Here’s a five-step plan to health insurance coverage that works for you:

  • Step 1: Review your plan. You may be happy with your plan, but your insurer may have changed important details. Premiums, or how much you pay each month, may change. They may have changed the cost-sharing rules, which include deductibles (how much you pay out of pocket before your insurer begins to pay), co-pays (a set amount that you pay each time you visit a health-care provider), and co-insurance (that’s when you pay a percentage of a certain service – for instance, if you have a 5% co-insurance rate for diagnostic testing, you would pay out of pocket for 5% of the cost of an MRI). Benefits and services may also change. Review the plan your insurer is proposing for 2015 and make sure it’s the right one for you.
  • Step 2: Update your information. Make sure your information is accurate and up to date. Log on to your Healthcare.gov account, then review the pre-filled information to ensure it’s still accurate.
  • Step 3: Shop around. Take some time to compare your current plan to other available plans. New insurers are entering the market, while established vendors are changing their benefit offerings for 2015. You may find a better package if you spend a little time shopping. Here are a few things to look for in your plan:
  • How much is the premium (monthly payment)?
  • How much is the deductible?
  • How much is the co-pay for office visits, hospital stays, and emergency room visits? What about ambulance services?
  • How much is the co-insurance for procedures such as imaging or surgery? 
  • What is the maximum out-of-pocket cost?
  • Will your prescriptions be covered?
  • What other benefits are included?
  • Step 4: Choose. After you’ve reviewed the plans available to you, it’s time to choose the one that most closely fits your needs. Don’t be afraid to call or ask for help.
  • Step 5: Enroll. Complete your enrollment by and December 15, 2014 to ensure your coverage starts by January 1, 2015. Although open enrollment lasts until February 15, 2015, you may have a gap in coverage if you wait. Check with your insurer to find out when your coverage starts if you enroll after December 15.

What if I Opt Out?

You can certainly opt out of the whole insurance thing, but if you do, you should know what to expect. Most people who choose not to enroll will have to pay a penalty. If you didn’t enroll in 2014, you’ll pay $95 per adult or 1% of your household income, whichever is greater. If you choose not to enroll in 2015, the penalty per adult will be $325 per adult or 2% of your household income. More importantly, you won’t have health coverage should you get sick — and funding for care for the uninsured (“uncompensated care”) has been dramatically reduced. 

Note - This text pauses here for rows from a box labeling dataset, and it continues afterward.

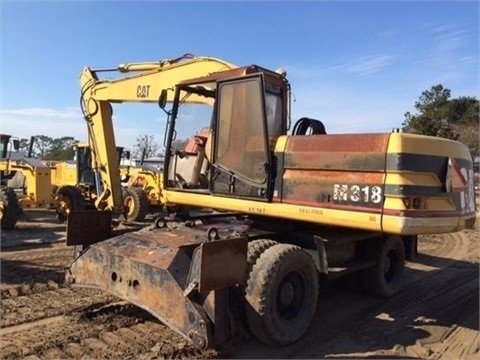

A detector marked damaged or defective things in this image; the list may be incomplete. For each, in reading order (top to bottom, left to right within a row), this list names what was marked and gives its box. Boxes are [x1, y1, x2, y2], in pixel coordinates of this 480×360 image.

rusty body panel [66, 219, 248, 348]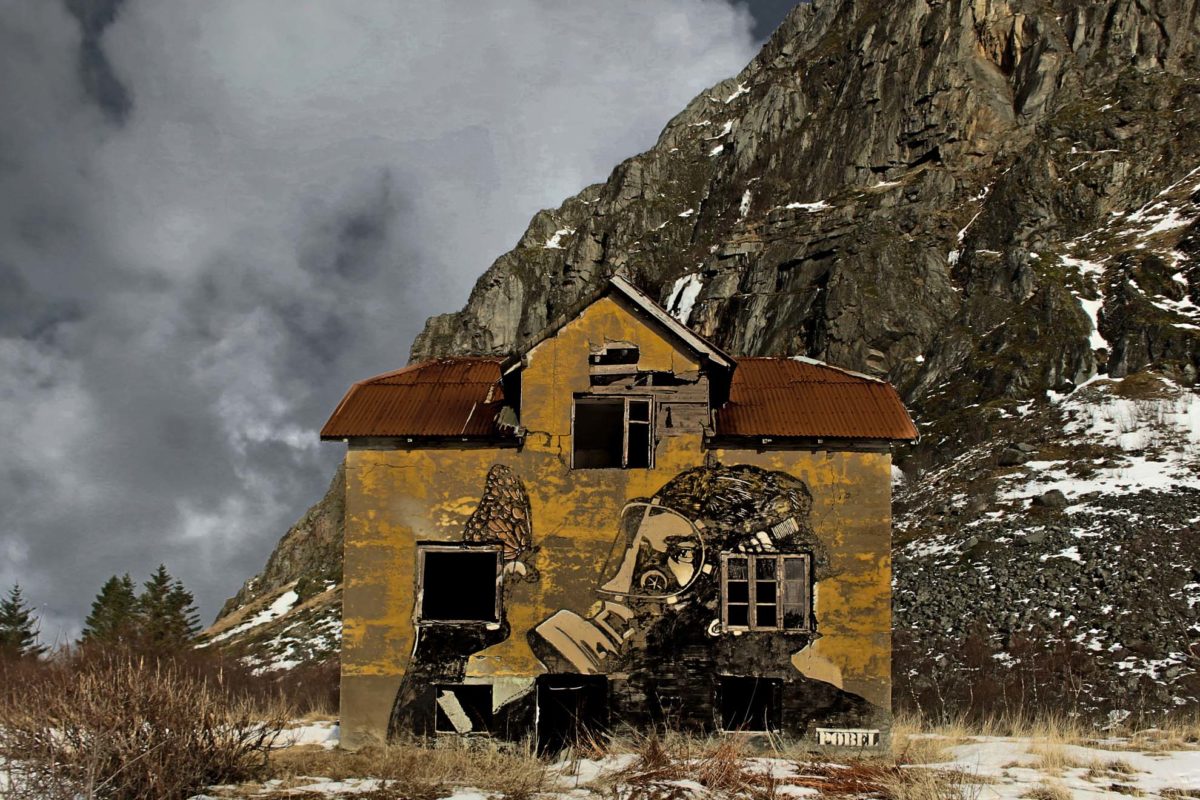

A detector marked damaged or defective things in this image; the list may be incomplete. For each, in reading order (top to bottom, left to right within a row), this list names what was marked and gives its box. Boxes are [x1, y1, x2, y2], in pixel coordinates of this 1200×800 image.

rusty corrugated metal roof [319, 359, 511, 441]
broken dormer window [573, 395, 652, 470]
rusty corrugated metal roof [710, 357, 916, 441]
broken dormer window [715, 556, 811, 633]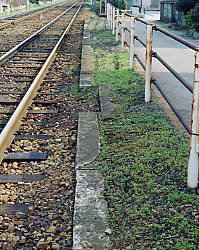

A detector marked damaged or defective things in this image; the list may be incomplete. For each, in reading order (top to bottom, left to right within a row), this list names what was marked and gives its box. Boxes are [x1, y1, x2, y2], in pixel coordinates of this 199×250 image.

rusty metal railing [106, 2, 199, 190]
rusty rail [106, 3, 199, 189]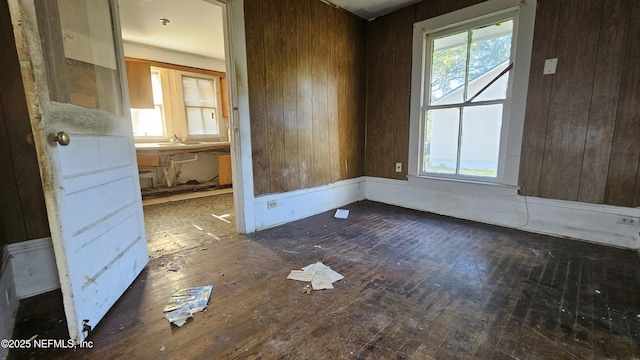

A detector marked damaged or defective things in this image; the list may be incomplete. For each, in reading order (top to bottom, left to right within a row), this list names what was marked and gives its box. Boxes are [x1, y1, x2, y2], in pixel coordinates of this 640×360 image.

torn paper [286, 262, 342, 290]
torn paper [164, 286, 214, 328]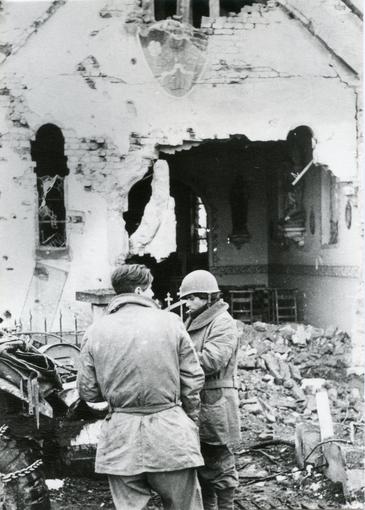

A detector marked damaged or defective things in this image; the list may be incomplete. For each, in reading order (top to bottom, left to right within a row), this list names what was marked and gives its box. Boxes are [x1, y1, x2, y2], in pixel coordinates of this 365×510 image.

damaged chapel facade [0, 0, 362, 366]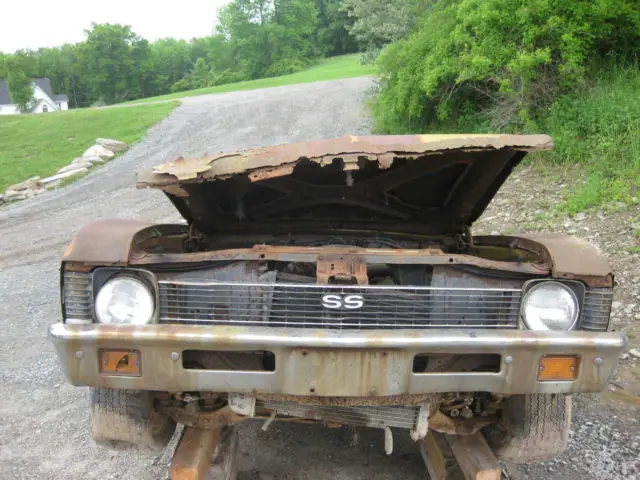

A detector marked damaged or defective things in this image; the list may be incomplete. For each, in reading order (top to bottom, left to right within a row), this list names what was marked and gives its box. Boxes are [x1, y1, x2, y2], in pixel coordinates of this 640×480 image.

rusty car [48, 134, 624, 462]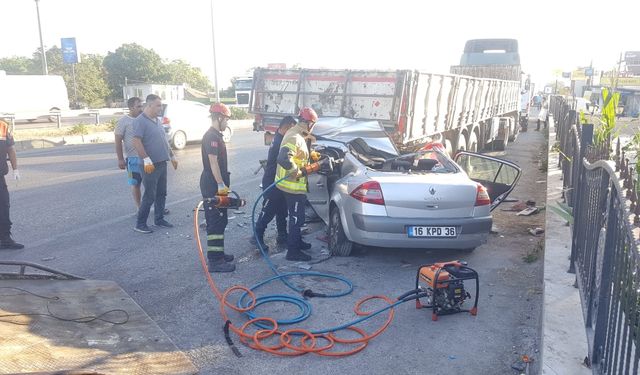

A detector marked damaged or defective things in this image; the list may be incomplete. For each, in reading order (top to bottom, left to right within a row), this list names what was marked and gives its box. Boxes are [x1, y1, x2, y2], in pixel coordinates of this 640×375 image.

crushed car hood [312, 119, 398, 157]
damaged car [308, 119, 524, 258]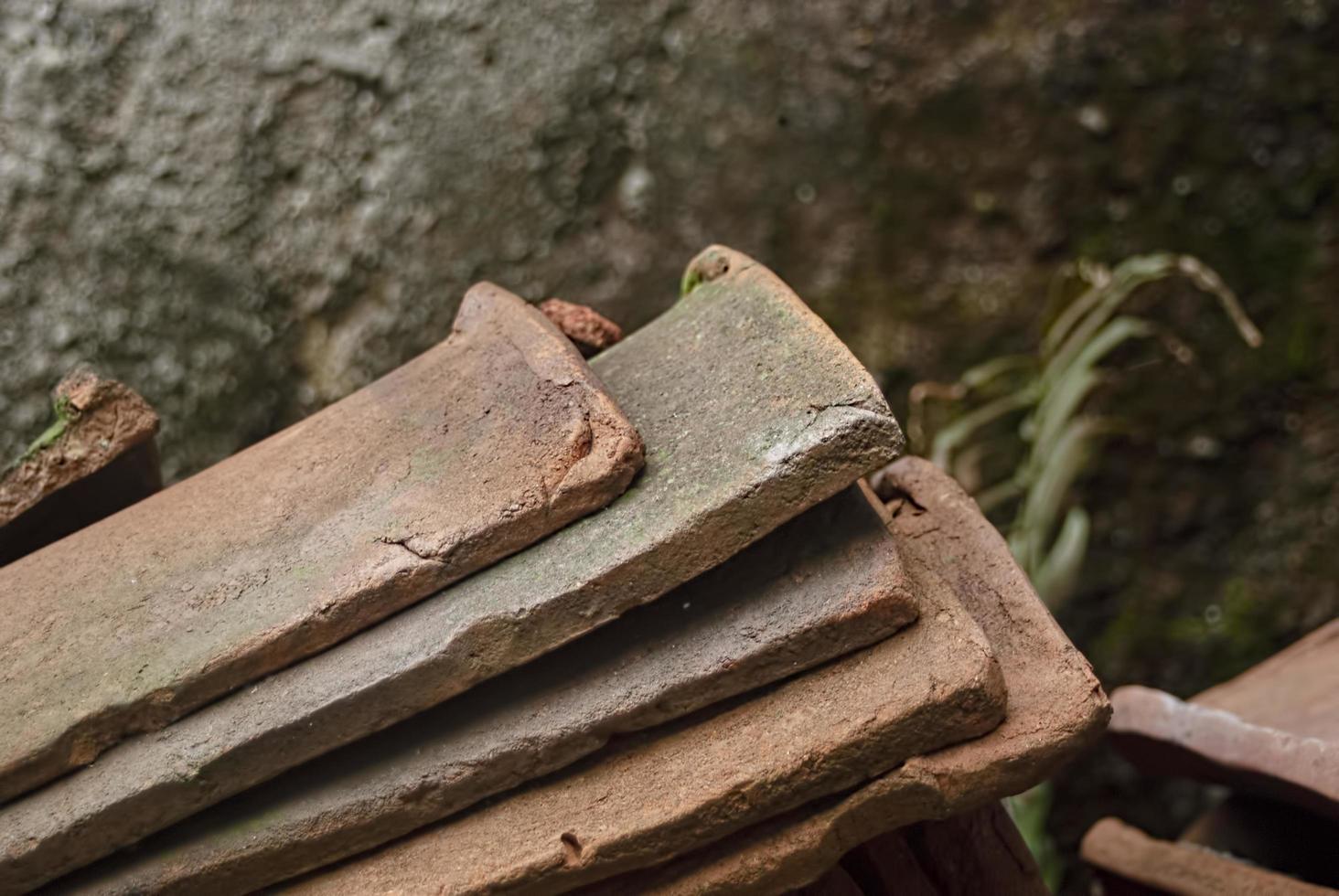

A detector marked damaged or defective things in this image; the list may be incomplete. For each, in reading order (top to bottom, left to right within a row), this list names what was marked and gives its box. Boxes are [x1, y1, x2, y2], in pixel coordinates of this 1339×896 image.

broken tile fragment [0, 369, 161, 565]
broken tile fragment [0, 283, 642, 798]
broken tile fragment [2, 246, 910, 894]
broken tile fragment [59, 490, 921, 894]
broken tile fragment [538, 298, 621, 358]
broken tile fragment [284, 490, 1006, 894]
broken tile fragment [596, 457, 1109, 889]
broken tile fragment [1081, 819, 1334, 894]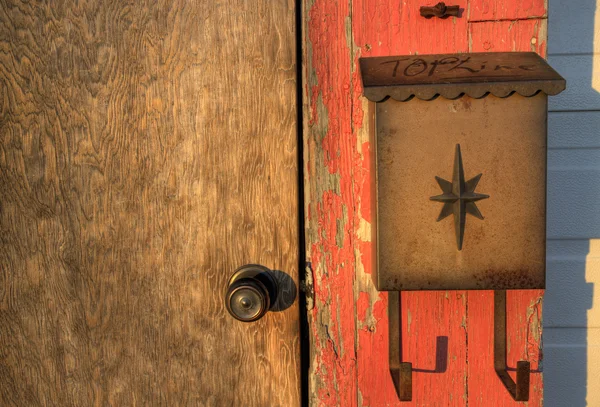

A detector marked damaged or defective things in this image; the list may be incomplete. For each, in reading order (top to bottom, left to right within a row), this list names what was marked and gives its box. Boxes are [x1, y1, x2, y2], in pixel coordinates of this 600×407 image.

rust stain on mailbox [358, 52, 564, 292]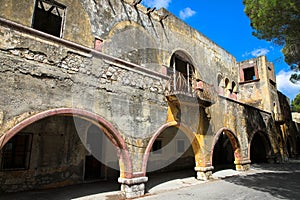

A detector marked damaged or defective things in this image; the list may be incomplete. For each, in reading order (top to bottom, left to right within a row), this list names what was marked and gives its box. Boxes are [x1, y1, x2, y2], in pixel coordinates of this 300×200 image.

broken window [31, 0, 65, 37]
broken window [0, 133, 31, 170]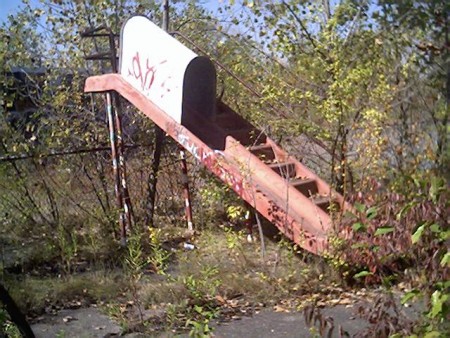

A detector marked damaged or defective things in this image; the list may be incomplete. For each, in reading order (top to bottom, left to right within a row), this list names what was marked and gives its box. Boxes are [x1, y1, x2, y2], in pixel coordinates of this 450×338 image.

rusted metal frame [105, 92, 126, 246]
rusted metal frame [84, 74, 328, 254]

Some people qualify for an exemption. You might qualify for an exemption if you were uninsured for less than three months out of the year, the cheapest plan available to you costs more than 8% of your household income, or if you didn’t earn enough to file a tax return for 2014. There’s also a hardship exemption for people who are homeless, victims of domestic violence, or those who experienced other extenuating life circumstances during the year. A religious exemption is available for members of recognized religious sects with religious objections to insurance, including Social Security and Medicare.